Que peut-on acheter avec des bitcoins ?

Malgré son succès grandissant, le paiement en bitcoins n'est pas encore généralisé. Cependant, bitcoin.fr, qui liste les sites acceptant cette monnaie, nous apprend qu'on peut l'utiliser pour acheter des bières belges, des aliments pour chien ou encore des services informatiques. Le bitcoin peut aussi servir entre particuliers. Un Américain a ainsi affirmé avoir vendu sa Porsche pour 300 bitcoins. Le site arstechnica.com a quant à lui repéré un Canadien ayant mis sa maison en vente en bitcoins.

Mais le bitcoin sert surtout de monnaie de réserve. Stocker ses avoirs en bitcoins peut s'avérer très fructueux, mais aussi risqué.
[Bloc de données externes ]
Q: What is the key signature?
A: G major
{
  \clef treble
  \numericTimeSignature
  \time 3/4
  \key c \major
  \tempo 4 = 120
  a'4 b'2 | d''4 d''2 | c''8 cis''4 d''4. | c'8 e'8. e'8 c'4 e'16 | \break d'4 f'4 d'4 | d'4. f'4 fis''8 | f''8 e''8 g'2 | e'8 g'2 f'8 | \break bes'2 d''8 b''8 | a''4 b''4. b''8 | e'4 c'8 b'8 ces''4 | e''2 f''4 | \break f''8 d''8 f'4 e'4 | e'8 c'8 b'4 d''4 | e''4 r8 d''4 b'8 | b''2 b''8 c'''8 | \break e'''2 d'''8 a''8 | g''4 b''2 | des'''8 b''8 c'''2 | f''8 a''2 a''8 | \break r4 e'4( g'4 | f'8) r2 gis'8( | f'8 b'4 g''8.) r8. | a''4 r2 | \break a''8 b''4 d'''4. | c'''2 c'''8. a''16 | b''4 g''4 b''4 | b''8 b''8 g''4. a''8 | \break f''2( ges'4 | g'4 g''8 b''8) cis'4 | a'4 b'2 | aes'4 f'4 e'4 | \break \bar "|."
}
Ainsi, alors qu'un bitcoin valait une quinzaine d'euros au début du mois de février, il s'échangeait, le 10 avril, à près de 190 euros, avant de chuter dans la soirée à 122 euros. L'AFP cite l'exemple de Robert Walker, un créateur numérique londonien qui affirme avoir acheté près de 200 bitcoins en six mois depuis la fin de 2011. Son achat lui a coûté environ 900 dollars et lui rapporterait, selon le cours du début du mois, plus de 27 000 dollars. 

Une nouvelle bulle financière ? 

La récente hausse vertigineuse de la devise, qui pourrait avoir été causée par des investisseurs russes et chypriotes cherchant à mettre leurs euros à l'abri au moment de la crise financière à Chypre, fait craindre une nouvelle bulle financière. Selon Yannick Naud, gérant de portefeuille d'une société d'investissement londonienne, interrogé par l'AFP, la valeur du bitcoin a atteint des niveaux insoutenables. "La bulle éclatera lorsqu'il y aura moins d'entrants [sur le marché bitcoin] que de gens souhaitant le quitter. C'est difficile à évaluer, mais cela ne devrait pas encore durer plus d'un mois à ce prix", prédit-il. Et l'éclatement de la bulle pourrait bien avoir commencé avec le crash de mercredi soir, où le bitcoin a perdu près de la moitié de sa valeur.

Quelles sont les limites du projet ?

Le bitcoin permet l'anonymat des échanges, une discrétion qui serait plébiscitée pour les transactions illégales, comme le trafic de drogue. Le Monde note qu'aux Etats-Unis, début juin 2012, deux sénateurs démocrates ont demandé à l'Etat fédéral de mettre fin à ce dispositif qui encourage, selon eux, le blanchiment d'argent. De son côté, le journaliste du Spectator s'interroge : "Que se passe-t-il quand la démocratie n'est plus une affaire de groupe mais d'individus et que chacun a littéralement le pouvoir de payer ou d'être payé sans que personne ne le sache ? Qu'advient-il de l'Etat qui ne survit que grâce à l'impôt ? Bien malin qui le dira, mais je pense que ça ferait des dégâts."

La monnaie virtuelle a en tout cas encore de beaux jours devant elle, car le bitcoin a fait de nombreux petits : les monnaies litecoin, namecoin, ppcoin ou encore terracoin sont déjà prêtes à prendre la relève.